In 1995, he was promoted to detective inspector and founded a geographic profiling section within the Vancouver Police Department. In 1998, his analysis of cases of missing sex trade workers determined that a serial killer was at work, a conclusion ultimately vindicated by the arrest and conviction of Robert Pickton in 2002. A retired Vancouver police staff sergeant has claimed that animosity toward Rossmo delayed the arrest of Pickton, leaving him free to carry out additional murders. His analytic results were not accepted at the time and after a falling out with senior members of the department he left in 2001. His unsuccessful lawsuit against the Vancouver Police Board for wrongful dismissal exposed considerable apparent dysfunction within that department.

… he moved to Texas State University where he currently holds the Endowed Chair in Criminology and is director of the Center for Geospatial Intelligence and Investigation. …

Within what appeared to be chaos, Rossmo found order. Somehow Jackson Pollock did the same thing to achieve entirely different ends, a new form of art. Here’s a video clip of du Sautoy with artist and physicist, Richard Taylor,

Intuitively, Pollock dripped paint onto his canvases creating fractals decades before mathematician, Benoit Mandelbrot, coined the phrase and established the theory.  (I wrote previously about Jackson Pollock [and fluid dynamics] in my June 30, 2011 posting.)

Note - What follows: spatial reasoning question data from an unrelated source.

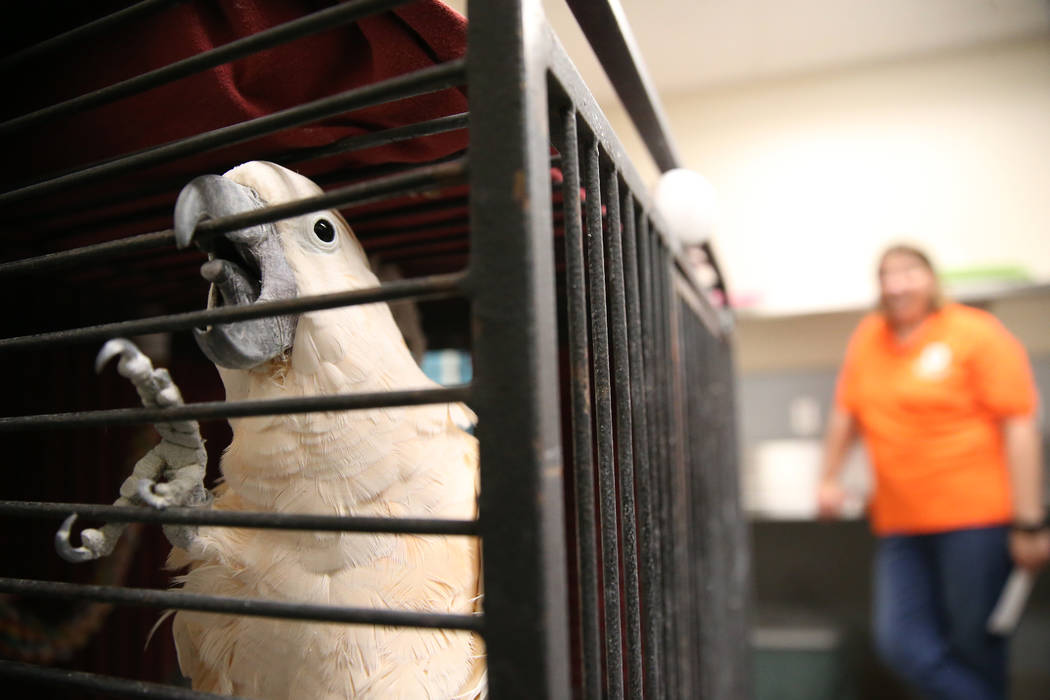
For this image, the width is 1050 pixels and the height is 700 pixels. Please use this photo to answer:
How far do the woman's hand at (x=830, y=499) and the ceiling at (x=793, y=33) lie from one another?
5.12 feet

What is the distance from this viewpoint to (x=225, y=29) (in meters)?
0.50

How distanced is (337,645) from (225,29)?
1.76 feet

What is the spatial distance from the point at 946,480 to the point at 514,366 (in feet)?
6.35

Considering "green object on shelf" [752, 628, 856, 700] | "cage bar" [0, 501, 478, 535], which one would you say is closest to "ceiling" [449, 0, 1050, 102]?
"cage bar" [0, 501, 478, 535]

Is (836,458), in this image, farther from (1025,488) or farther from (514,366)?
(514,366)

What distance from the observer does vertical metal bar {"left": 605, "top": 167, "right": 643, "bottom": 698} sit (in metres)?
0.50

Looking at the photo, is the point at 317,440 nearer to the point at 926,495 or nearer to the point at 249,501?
the point at 249,501

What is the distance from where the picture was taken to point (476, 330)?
13.0 inches

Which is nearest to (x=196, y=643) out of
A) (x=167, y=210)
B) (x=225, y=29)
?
(x=167, y=210)

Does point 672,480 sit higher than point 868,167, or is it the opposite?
point 868,167

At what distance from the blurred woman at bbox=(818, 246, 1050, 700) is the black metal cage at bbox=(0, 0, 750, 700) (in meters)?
1.09

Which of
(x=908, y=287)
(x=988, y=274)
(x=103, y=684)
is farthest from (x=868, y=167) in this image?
(x=103, y=684)

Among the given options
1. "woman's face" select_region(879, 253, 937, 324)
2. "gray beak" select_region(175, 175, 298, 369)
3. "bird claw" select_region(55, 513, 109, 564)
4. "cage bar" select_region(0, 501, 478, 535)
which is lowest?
"bird claw" select_region(55, 513, 109, 564)

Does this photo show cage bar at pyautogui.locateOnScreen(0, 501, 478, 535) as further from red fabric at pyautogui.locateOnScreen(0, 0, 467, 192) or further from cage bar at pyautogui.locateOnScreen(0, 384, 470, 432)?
red fabric at pyautogui.locateOnScreen(0, 0, 467, 192)
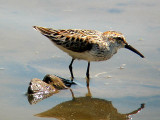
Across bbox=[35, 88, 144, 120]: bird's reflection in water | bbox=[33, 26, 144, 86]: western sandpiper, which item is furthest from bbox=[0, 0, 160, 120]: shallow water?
bbox=[33, 26, 144, 86]: western sandpiper

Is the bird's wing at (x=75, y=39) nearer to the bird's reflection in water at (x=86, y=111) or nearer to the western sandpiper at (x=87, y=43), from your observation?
the western sandpiper at (x=87, y=43)

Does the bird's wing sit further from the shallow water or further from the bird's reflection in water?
the bird's reflection in water

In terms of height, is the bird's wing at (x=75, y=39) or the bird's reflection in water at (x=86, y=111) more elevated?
the bird's wing at (x=75, y=39)

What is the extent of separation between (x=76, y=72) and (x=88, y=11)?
131 inches

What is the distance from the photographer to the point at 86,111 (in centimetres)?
716

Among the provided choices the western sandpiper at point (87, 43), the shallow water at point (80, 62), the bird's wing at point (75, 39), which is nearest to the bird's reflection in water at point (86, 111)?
the shallow water at point (80, 62)

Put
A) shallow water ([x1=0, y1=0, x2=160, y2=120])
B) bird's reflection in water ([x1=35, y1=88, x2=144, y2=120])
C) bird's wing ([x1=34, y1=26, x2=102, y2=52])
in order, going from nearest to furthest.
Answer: bird's reflection in water ([x1=35, y1=88, x2=144, y2=120]) → shallow water ([x1=0, y1=0, x2=160, y2=120]) → bird's wing ([x1=34, y1=26, x2=102, y2=52])

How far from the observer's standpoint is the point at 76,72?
9.27m

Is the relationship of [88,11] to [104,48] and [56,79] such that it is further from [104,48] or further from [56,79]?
[56,79]

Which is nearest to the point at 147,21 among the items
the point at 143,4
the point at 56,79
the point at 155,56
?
the point at 143,4

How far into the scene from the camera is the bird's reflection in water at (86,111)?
690cm

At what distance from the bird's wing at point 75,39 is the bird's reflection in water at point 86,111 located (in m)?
1.42

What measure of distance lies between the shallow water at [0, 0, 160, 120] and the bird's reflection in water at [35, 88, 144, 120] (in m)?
0.12

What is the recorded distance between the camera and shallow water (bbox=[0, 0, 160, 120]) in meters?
7.58
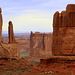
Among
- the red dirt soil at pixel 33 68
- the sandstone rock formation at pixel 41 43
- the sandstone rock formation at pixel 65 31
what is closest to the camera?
the red dirt soil at pixel 33 68

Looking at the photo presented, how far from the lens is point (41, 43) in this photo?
57.3 metres

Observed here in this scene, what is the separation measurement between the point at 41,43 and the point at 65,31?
37837mm

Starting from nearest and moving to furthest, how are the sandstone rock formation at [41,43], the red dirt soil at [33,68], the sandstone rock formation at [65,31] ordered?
the red dirt soil at [33,68] → the sandstone rock formation at [65,31] → the sandstone rock formation at [41,43]

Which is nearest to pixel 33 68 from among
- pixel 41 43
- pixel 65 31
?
pixel 65 31

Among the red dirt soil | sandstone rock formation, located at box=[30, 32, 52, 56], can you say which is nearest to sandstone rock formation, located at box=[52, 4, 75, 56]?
the red dirt soil

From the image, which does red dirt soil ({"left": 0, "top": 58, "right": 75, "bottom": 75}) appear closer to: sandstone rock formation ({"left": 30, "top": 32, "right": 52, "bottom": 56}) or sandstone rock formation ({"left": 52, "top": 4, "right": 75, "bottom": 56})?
sandstone rock formation ({"left": 52, "top": 4, "right": 75, "bottom": 56})

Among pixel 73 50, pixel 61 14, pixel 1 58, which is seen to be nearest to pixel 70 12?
pixel 61 14

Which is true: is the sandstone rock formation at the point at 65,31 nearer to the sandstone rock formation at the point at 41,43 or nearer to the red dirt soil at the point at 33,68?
the red dirt soil at the point at 33,68

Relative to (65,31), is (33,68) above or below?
below

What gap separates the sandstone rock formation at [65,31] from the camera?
63.5 feet

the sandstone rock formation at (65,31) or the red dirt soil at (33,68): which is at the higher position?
the sandstone rock formation at (65,31)

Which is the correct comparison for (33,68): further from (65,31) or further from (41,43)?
(41,43)

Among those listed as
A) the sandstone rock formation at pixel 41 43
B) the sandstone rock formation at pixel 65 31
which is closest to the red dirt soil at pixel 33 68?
the sandstone rock formation at pixel 65 31

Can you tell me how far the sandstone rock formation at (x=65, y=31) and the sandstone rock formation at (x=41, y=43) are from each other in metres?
35.8
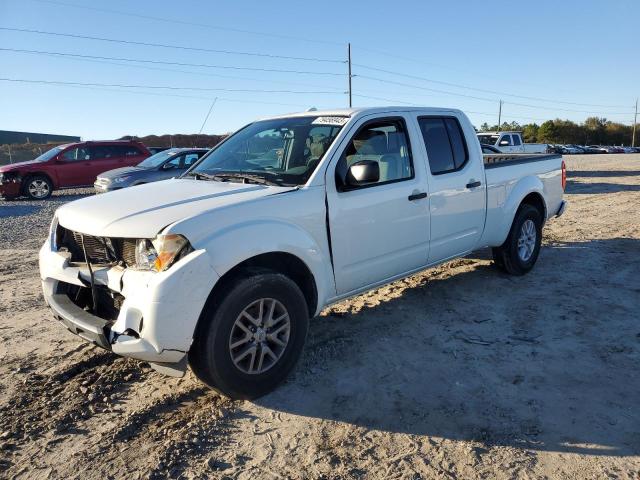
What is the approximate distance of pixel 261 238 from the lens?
3.21 metres

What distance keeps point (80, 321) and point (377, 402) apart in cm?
196

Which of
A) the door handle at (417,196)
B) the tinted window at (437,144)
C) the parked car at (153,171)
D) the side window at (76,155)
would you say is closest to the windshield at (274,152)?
the door handle at (417,196)

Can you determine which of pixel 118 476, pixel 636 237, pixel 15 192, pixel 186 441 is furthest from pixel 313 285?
pixel 15 192

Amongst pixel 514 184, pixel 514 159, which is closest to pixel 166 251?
pixel 514 184

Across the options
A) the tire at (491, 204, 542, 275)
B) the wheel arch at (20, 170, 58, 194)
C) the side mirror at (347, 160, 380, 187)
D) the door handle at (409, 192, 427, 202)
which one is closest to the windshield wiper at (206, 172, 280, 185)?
the side mirror at (347, 160, 380, 187)

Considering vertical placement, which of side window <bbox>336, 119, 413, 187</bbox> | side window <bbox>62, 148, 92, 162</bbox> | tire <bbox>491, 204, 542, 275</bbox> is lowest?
tire <bbox>491, 204, 542, 275</bbox>

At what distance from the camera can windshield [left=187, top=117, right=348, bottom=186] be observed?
12.6 feet

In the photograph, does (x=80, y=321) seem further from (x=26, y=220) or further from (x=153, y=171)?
(x=153, y=171)

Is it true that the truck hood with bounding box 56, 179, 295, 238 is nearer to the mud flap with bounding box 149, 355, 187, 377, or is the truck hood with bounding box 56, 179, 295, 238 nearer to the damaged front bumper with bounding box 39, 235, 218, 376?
the damaged front bumper with bounding box 39, 235, 218, 376

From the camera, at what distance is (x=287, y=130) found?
4.30 m

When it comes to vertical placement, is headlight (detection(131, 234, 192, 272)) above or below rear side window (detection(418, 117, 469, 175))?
below

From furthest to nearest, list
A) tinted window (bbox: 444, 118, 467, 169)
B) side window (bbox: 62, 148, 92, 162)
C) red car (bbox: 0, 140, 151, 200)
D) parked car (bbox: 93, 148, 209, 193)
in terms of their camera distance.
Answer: side window (bbox: 62, 148, 92, 162), red car (bbox: 0, 140, 151, 200), parked car (bbox: 93, 148, 209, 193), tinted window (bbox: 444, 118, 467, 169)

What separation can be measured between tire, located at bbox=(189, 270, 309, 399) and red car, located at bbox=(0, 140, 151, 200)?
15010mm

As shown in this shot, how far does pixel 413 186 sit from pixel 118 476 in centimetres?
305
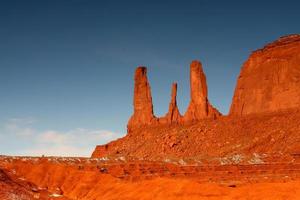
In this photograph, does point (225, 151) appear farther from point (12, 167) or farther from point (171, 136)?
point (12, 167)

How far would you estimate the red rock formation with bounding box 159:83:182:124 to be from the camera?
4128 inches

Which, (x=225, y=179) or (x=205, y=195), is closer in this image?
(x=205, y=195)

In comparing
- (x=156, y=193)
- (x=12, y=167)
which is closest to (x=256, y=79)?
(x=12, y=167)

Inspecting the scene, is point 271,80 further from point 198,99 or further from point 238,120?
point 198,99

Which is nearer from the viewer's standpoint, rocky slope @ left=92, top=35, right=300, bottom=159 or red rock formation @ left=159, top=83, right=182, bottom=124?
rocky slope @ left=92, top=35, right=300, bottom=159

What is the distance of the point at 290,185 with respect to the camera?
2131 centimetres

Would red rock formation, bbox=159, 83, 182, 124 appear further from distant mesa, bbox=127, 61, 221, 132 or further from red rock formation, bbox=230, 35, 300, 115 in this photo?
red rock formation, bbox=230, 35, 300, 115

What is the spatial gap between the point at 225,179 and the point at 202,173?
3.26 m

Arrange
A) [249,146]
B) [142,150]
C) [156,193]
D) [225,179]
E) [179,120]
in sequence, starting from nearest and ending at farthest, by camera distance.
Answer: [156,193], [225,179], [249,146], [142,150], [179,120]

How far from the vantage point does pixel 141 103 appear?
118 metres

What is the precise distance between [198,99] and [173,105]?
24.8ft

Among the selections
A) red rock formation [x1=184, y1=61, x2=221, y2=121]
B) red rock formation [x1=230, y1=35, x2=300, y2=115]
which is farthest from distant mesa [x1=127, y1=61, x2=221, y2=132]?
red rock formation [x1=230, y1=35, x2=300, y2=115]

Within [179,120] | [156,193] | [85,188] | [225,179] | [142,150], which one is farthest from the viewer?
[179,120]

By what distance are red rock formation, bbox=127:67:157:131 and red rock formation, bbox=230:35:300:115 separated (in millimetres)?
23991
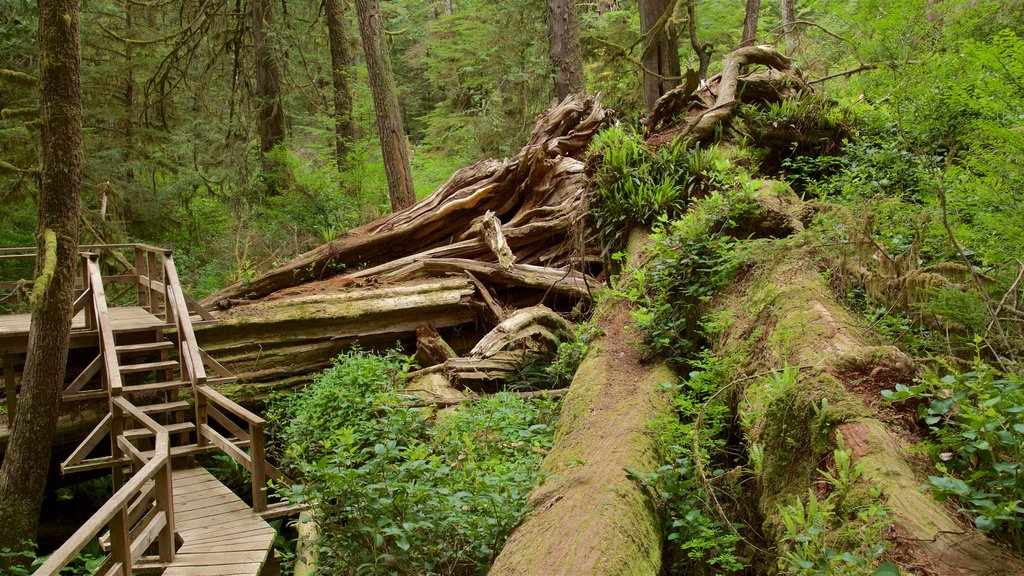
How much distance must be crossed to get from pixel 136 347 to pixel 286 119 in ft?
35.2

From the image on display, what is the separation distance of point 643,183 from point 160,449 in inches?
227

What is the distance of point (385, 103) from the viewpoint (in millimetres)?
12461

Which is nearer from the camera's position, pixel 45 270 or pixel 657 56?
pixel 45 270

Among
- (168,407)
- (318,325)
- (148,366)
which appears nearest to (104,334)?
(148,366)

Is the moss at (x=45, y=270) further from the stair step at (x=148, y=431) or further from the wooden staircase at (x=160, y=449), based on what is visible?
the stair step at (x=148, y=431)

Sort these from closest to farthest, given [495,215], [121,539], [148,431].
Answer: [121,539]
[148,431]
[495,215]

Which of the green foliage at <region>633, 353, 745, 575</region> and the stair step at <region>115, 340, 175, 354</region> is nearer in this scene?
the green foliage at <region>633, 353, 745, 575</region>

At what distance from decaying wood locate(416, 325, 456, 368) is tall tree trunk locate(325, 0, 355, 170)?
787cm

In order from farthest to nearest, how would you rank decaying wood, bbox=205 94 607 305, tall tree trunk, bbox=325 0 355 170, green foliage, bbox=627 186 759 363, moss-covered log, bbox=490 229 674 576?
tall tree trunk, bbox=325 0 355 170
decaying wood, bbox=205 94 607 305
green foliage, bbox=627 186 759 363
moss-covered log, bbox=490 229 674 576

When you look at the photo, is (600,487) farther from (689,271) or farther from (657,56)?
(657,56)

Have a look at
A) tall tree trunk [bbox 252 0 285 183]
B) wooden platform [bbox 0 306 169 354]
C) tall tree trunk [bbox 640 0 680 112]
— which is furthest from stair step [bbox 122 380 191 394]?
tall tree trunk [bbox 640 0 680 112]

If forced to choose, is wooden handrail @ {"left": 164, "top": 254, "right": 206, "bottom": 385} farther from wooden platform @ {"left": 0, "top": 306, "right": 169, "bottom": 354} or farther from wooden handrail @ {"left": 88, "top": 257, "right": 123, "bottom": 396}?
wooden handrail @ {"left": 88, "top": 257, "right": 123, "bottom": 396}

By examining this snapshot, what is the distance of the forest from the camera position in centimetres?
313

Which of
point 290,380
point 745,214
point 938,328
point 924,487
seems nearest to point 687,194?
point 745,214
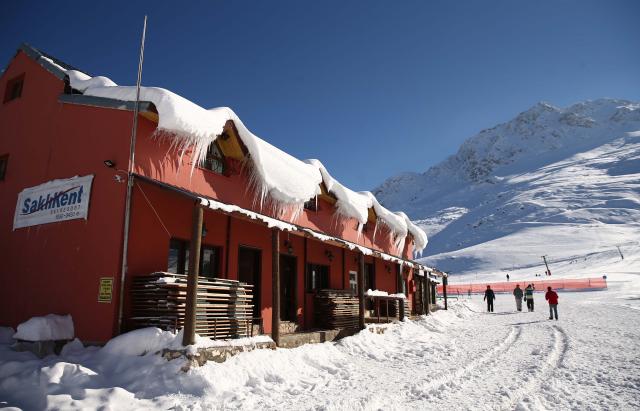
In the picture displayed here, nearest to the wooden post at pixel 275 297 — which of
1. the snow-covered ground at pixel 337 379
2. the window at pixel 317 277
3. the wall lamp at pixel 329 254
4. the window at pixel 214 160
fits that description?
the snow-covered ground at pixel 337 379

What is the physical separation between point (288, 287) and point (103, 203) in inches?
246

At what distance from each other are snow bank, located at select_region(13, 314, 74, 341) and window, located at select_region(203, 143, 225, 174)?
438cm

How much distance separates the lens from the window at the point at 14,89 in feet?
37.2

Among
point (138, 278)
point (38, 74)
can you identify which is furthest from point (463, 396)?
point (38, 74)

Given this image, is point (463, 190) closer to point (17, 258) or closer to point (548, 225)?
point (548, 225)

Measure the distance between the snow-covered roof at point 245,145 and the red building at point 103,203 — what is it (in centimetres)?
7

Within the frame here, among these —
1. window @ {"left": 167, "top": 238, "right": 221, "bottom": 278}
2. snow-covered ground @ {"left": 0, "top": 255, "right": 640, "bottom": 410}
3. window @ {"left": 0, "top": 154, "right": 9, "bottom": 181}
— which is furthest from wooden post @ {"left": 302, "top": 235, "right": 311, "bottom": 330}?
window @ {"left": 0, "top": 154, "right": 9, "bottom": 181}

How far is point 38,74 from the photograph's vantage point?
10.8 metres

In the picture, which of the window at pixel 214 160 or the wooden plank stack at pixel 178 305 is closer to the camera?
the wooden plank stack at pixel 178 305

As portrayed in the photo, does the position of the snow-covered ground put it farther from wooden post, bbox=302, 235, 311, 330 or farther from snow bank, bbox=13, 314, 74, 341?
wooden post, bbox=302, 235, 311, 330

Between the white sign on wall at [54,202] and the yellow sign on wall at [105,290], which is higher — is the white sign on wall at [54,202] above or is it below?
above

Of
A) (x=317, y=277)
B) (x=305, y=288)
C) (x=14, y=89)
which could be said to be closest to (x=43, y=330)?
(x=14, y=89)

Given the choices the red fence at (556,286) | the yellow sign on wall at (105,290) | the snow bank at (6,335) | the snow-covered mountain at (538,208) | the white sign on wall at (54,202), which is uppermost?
the snow-covered mountain at (538,208)

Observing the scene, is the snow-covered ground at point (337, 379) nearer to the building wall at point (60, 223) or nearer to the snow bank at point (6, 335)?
the snow bank at point (6, 335)
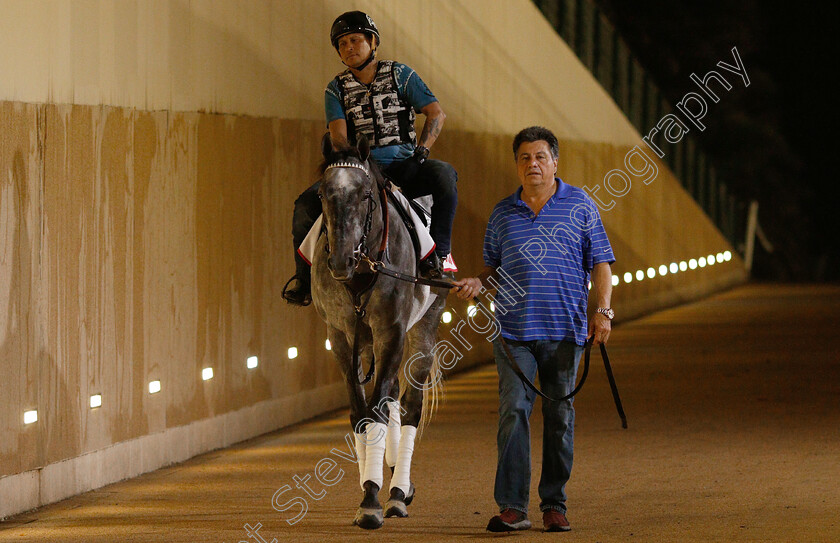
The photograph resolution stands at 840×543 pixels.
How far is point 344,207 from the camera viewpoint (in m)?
8.22

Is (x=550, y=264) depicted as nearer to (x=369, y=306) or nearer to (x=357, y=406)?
(x=369, y=306)

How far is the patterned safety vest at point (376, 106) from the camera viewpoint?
9.46 metres

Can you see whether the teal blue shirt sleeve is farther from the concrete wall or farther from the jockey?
the concrete wall

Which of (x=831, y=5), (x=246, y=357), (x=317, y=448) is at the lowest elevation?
(x=317, y=448)

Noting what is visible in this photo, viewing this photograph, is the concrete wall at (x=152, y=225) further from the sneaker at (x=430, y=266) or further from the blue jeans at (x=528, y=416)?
the blue jeans at (x=528, y=416)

I gather that du Sautoy’s ‘code’ will offer a unified theory drawing together numbers, patterns, and shapes as they are found throughout the universe in nature  and in our technologies and sciences.

The DVDs offer three extras (4 mins. each): Phi’s the Limit (beauty and the golden ratio or Phi), Go Forth and Multiply (a base 2 system developed by Ethiopian traders predating binary computer codes by millenia) and Imagining the Impossible: The Mathematical Art of M. C. Escher  (Dutch artist’s [Escher] experiments with tessellation/tiling).

I quite enjoyed the episodes although I was glad to have read James Gleick‘s book, Chaos (years ago) before viewing the third episode, Prediction and I was a little puzzled by du Sautoy’s comment in the first episode, Numbers, that atoms are not divisible. As I recall, you create an atomic bomb when you split an atom but it may have been one of those comments that didn’t come out as intended or I misunderstood.

You can find out more about The Code DVDs at Athena Learning. The suggested retail cost is $39.99 US or $52.99 CAD (which seems a little steep for Canadian purchasers since the Canadian dollar is close to par these days and, I believe, has been for some time).

In sum, this is a very engaging look at numbers and mathematics.